Exercise material:
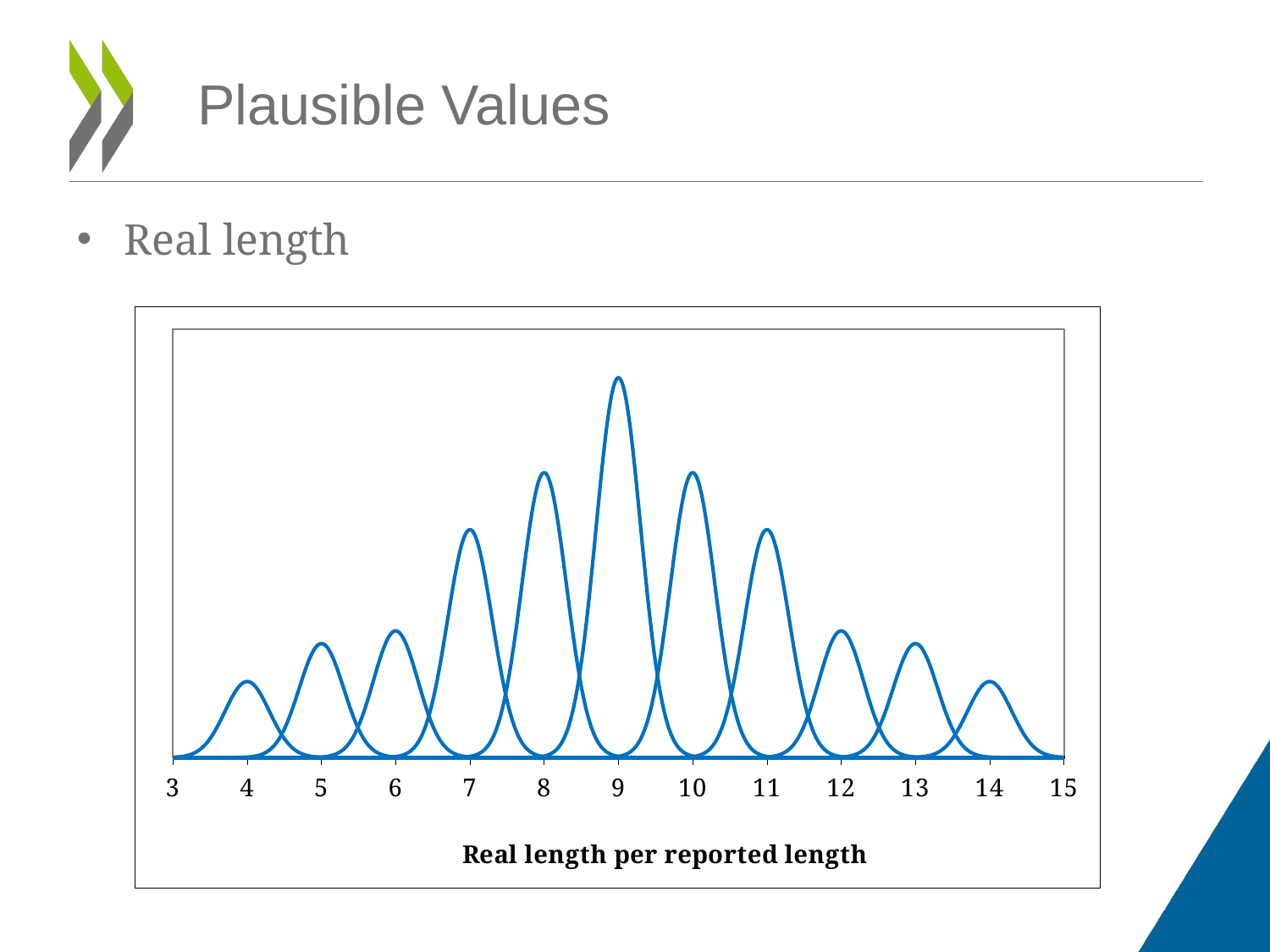
What kind of chart is shown on the slide? line chart Which curve has the higher peak, the one centred at 9 or the one centred at 10? 9 Do the peaks of the curves rise or fall as the x-axis goes from 4 to 9? rise Which curve has the higher peak, the one centred at 5 or the one centred at 7? 7 How many bell-shaped curves are plotted on the chart? 11 What is the x-axis title of the chart? Real length per reported length At which x-axis value is the tallest curve centred? 9 Which curve has the higher peak, the one centred at 11 or the one centred at 13? 11 What is the lowest value labelled on the x axis? 3 Do the peaks of the curves rise or fall as the x-axis goes from 9 to 14? fall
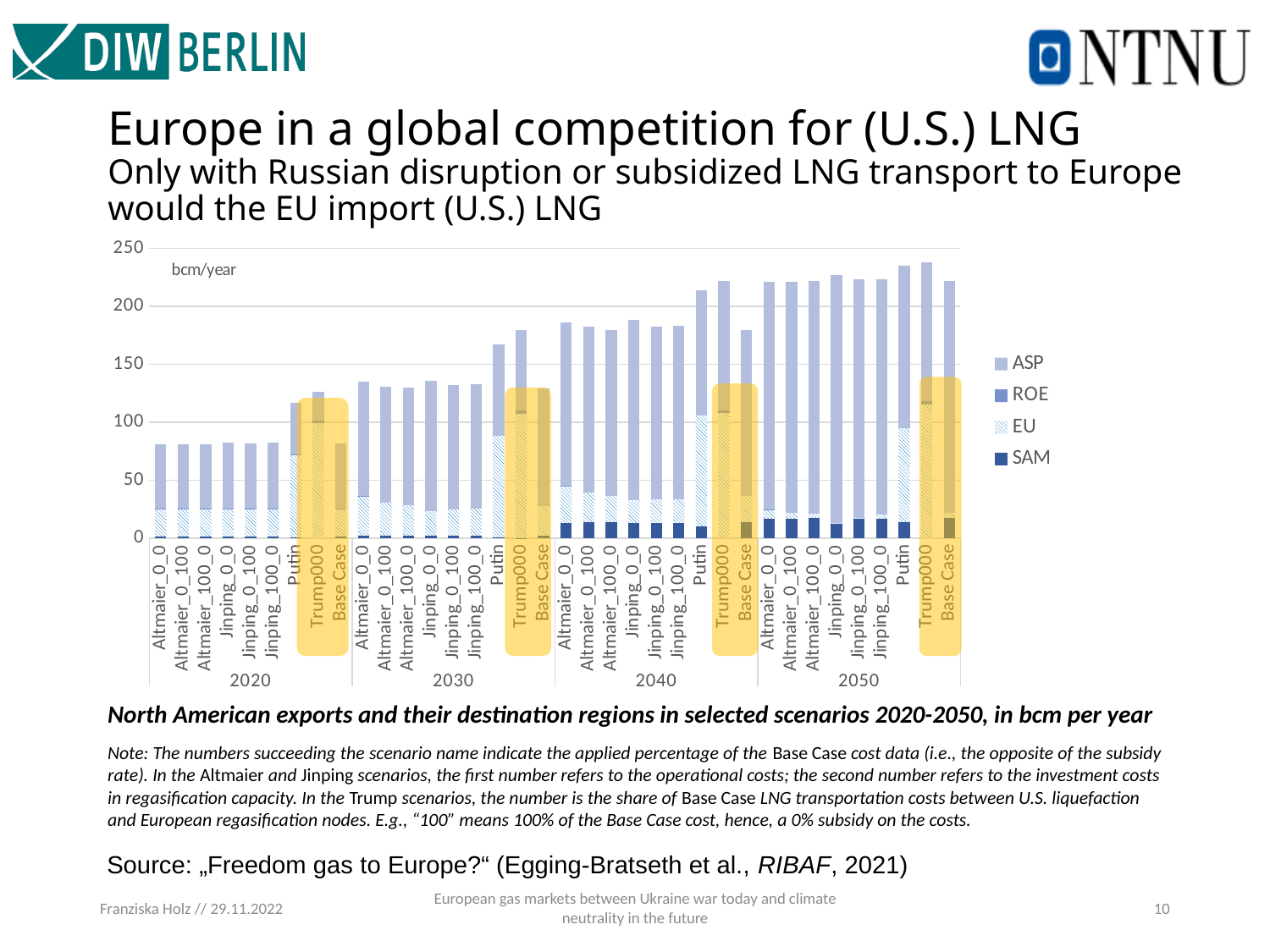
Which year group contains the tallest bars? 2050 How many year groups are shown along the x axis? 4 How many series does the legend list? 4 What kind of chart is shown on the slide? stacked bar chart How many scenario bars are shown within each year group? 9 Is the total value for Trump000 in 2050 greater or less than 200? greater Is the total value for Altmaier_0_0 in 2040 greater or less than 200? less Which series are listed in the legend? ASP, ROE, EU, SAM Is the total value for Putin in 2030 greater or less than 150? greater What unit is shown on the chart for the values? bcm/year Which year group contains the shortest bars? 2020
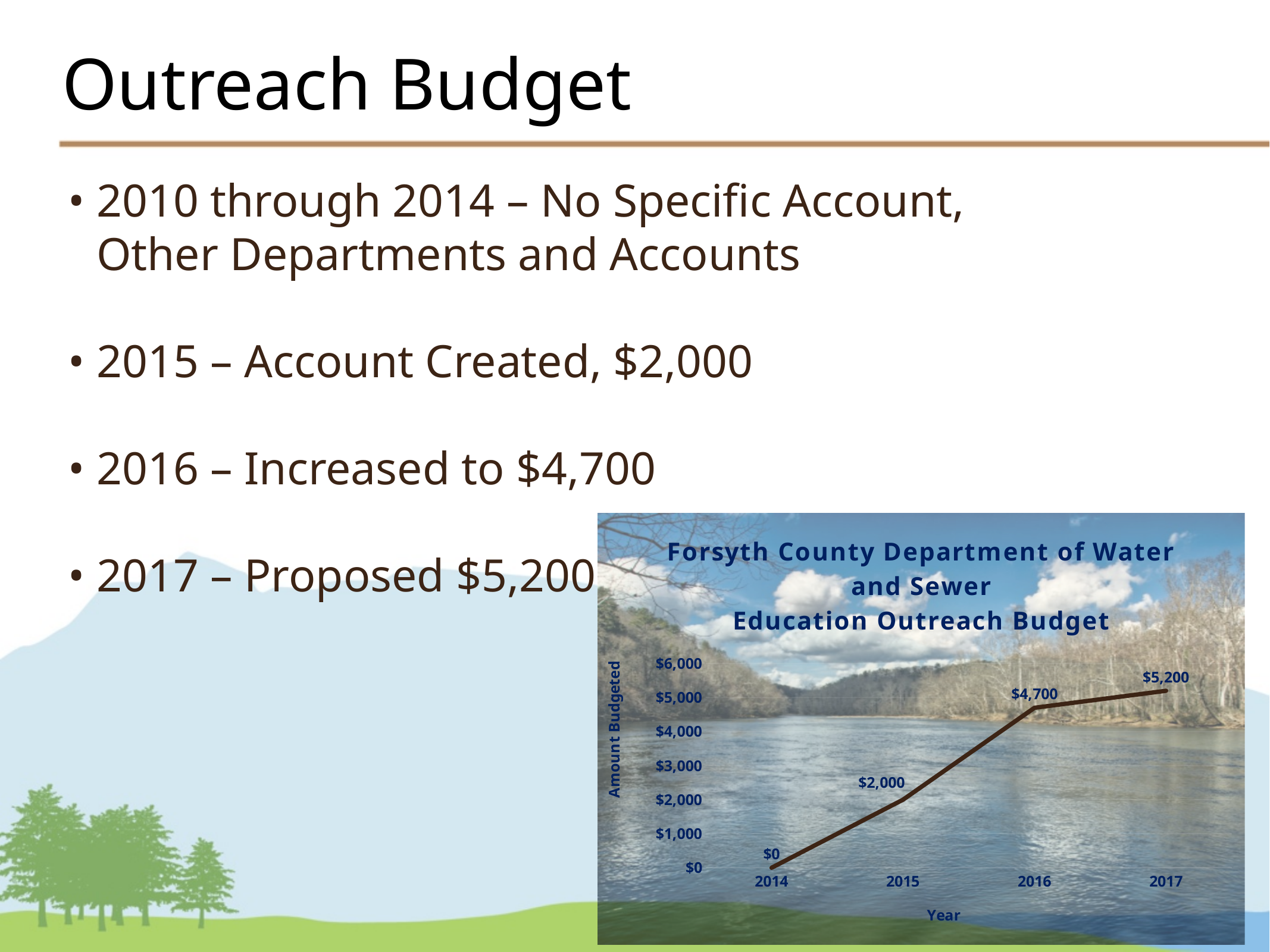
Which year has a larger amount budgeted, 2015 or 2016? 2016 What is the amount budgeted for 2015? $2,000 Which year has the lowest amount budgeted? 2014 Does the amount budgeted rise or fall from 2014 to 2017? Rise What is the amount budgeted for 2016? $4,700 What is the amount budgeted for 2017? $5,200 What kind of chart is shown on the slide? Line chart What is the difference between the amount budgeted in 2017 and in 2016? $500 How many years are plotted on the chart? 4 What is the difference between the amount budgeted in 2016 and in 2015? $2,700 Which year has the highest amount budgeted? 2017 What is the amount budgeted for 2014? $0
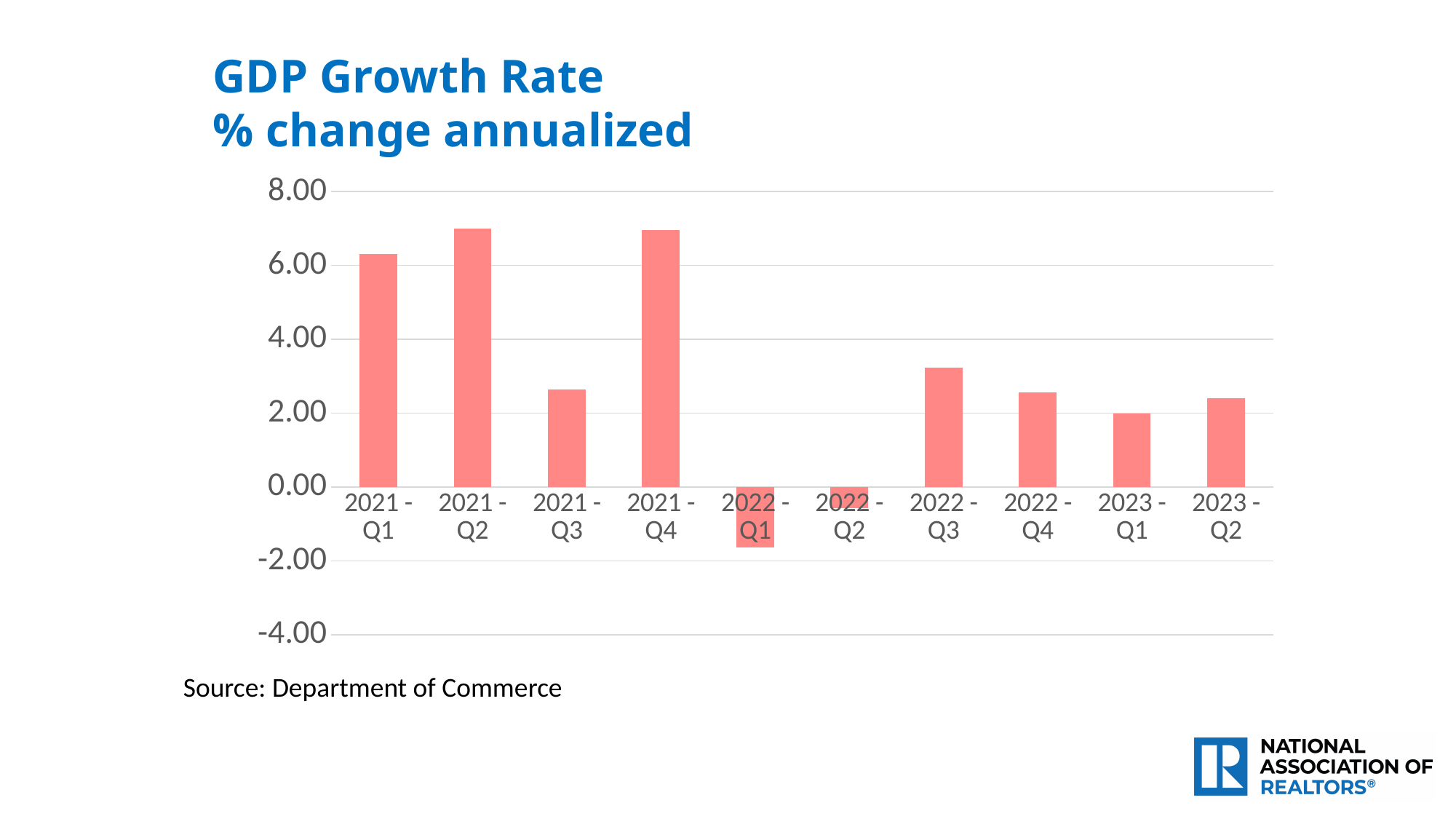
Is the value for 2021 - Q3 greater or less than 4.00? less What is the source cited below the chart? Department of Commerce Which is larger, the value for 2021 - Q1 or the value for 2021 - Q3? 2021 - Q1 Is the value for 2022 - Q1 greater or less than 0.00? less How many quarters show a negative GDP growth rate? 2 What kind of chart is shown on the slide? bar chart Is the value for 2022 - Q3 greater or less than 2.00? greater How many quarters are plotted on the chart? 10 Which is larger, the value for 2022 - Q3 or the value for 2023 - Q1? 2022 - Q3 Which quarter has the lowest GDP growth rate? 2022 - Q1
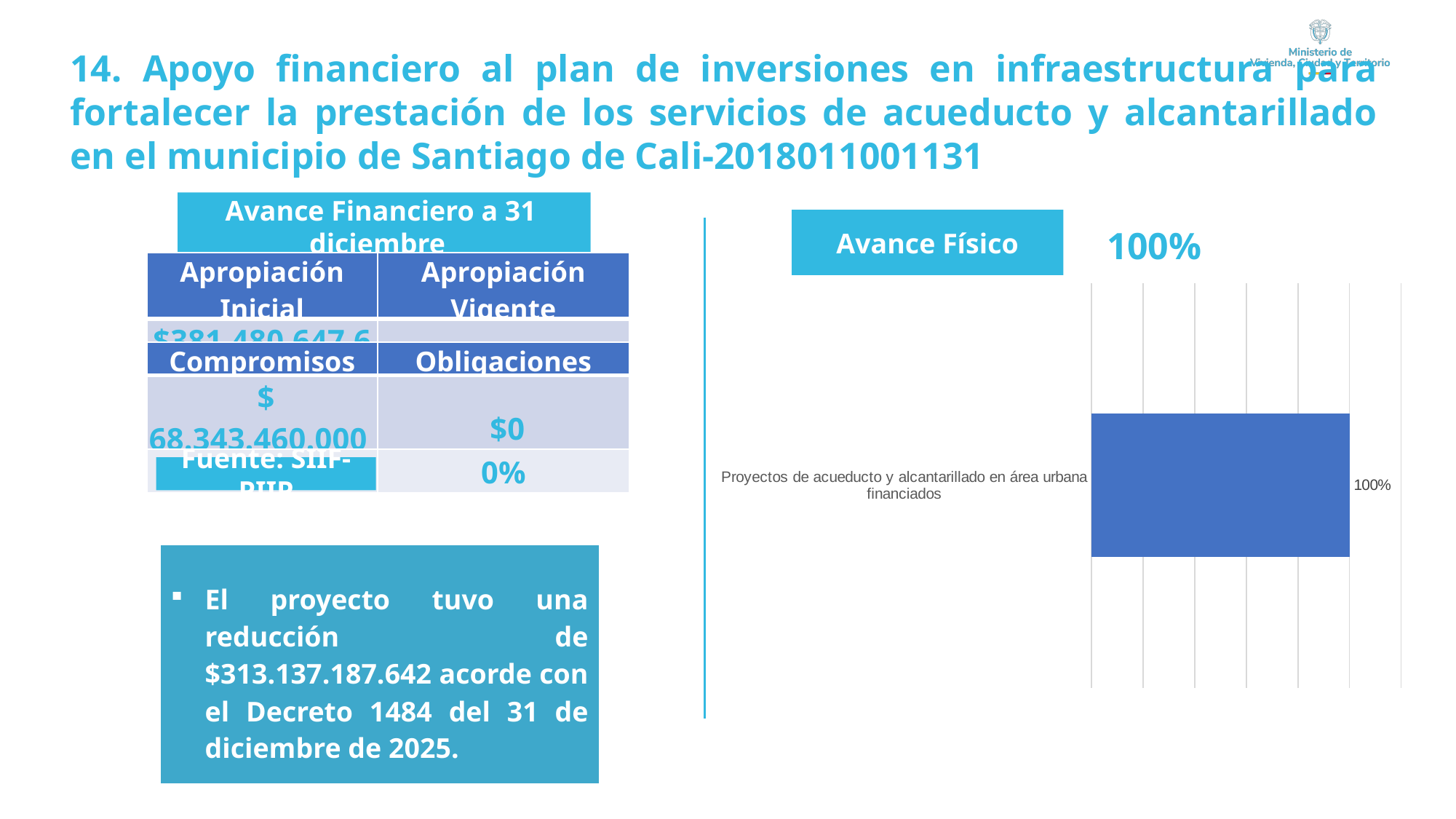
What kind of chart is used to show the Avance Físico? bar chart Are the bars in the Avance Físico chart horizontal or vertical? horizontal What is the value shown for "Proyectos de acueducto y alcantarillado en área urbana financiados" in the Avance Físico chart? 100% What is the label of the single category in the Avance Físico chart? Proyectos de acueducto y alcantarillado en área urbana financiados How many categories are plotted in the Avance Físico chart? 1 What data label is printed next to the bar in the Avance Físico chart? 100%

What is expected: Reproduce every line of text in the records above word for word, leaving out the pictures.

Result:
What kind of chart is shown on the slide? line chart Which curve has the higher peak, the one centred at 9 or the one centred at 10? 9 Do the peaks of the curves rise or fall as the x-axis goes from 4 to 9? rise Which curve has the higher peak, the one centred at 5 or the one centred at 7? 7 How many bell-shaped curves are plotted on the chart? 11 What is the x-axis title of the chart? Real length per reported length At which x-axis value is the tallest curve centred? 9 Which curve has the higher peak, the one centred at 11 or the one centred at 13? 11 What is the lowest value labelled on the x axis? 3 Do the peaks of the curves rise or fall as the x-axis goes from 9 to 14? fall
Which year group contains the tallest bars? 2050 How many year groups are shown along the x axis? 4 How many series does the legend list? 4 What kind of chart is shown on the slide? stacked bar chart How many scenario bars are shown within each year group? 9 Is the total value for Trump000 in 2050 greater or less than 200? greater Is the total value for Altmaier_0_0 in 2040 greater or less than 200? less Which series are listed in the legend? ASP, ROE, EU, SAM Is the total value for Putin in 2030 greater or less than 150? greater What unit is shown on the chart for the values? bcm/year Which year group contains the shortest bars? 2020
Which year has a larger amount budgeted, 2015 or 2016? 2016 What is the amount budgeted for 2015? $2,000 Which year has the lowest amount budgeted? 2014 Does the amount budgeted rise or fall from 2014 to 2017? Rise What is the amount budgeted for 2016? $4,700 What is the amount budgeted for 2017? $5,200 What kind of chart is shown on the slide? Line chart What is the difference between the amount budgeted in 2017 and in 2016? $500 How many years are plotted on the chart? 4 What is the difference between the amount budgeted in 2016 and in 2015? $2,700 Which year has the highest amount budgeted? 2017 What is the amount budgeted for 2014? $0
Is the value for 2021 - Q3 greater or less than 4.00? less What is the source cited below the chart? Department of Commerce Which is larger, the value for 2021 - Q1 or the value for 2021 - Q3? 2021 - Q1 Is the value for 2022 - Q1 greater or less than 0.00? less How many quarters show a negative GDP growth rate? 2 What kind of chart is shown on the slide? bar chart Is the value for 2022 - Q3 greater or less than 2.00? greater How many quarters are plotted on the chart? 10 Which is larger, the value for 2022 - Q3 or the value for 2023 - Q1? 2022 - Q3 Which quarter has the lowest GDP growth rate? 2022 - Q1
What kind of chart is used to show the Avance Físico? bar chart Are the bars in the Avance Físico chart horizontal or vertical? horizontal What is the value shown for "Proyectos de acueducto y alcantarillado en área urbana financiados" in the Avance Físico chart? 100% What is the label of the single category in the Avance Físico chart? Proyectos de acueducto y alcantarillado en área urbana financiados How many categories are plotted in the Avance Físico chart? 1 What data label is printed next to the bar in the Avance Físico chart? 100%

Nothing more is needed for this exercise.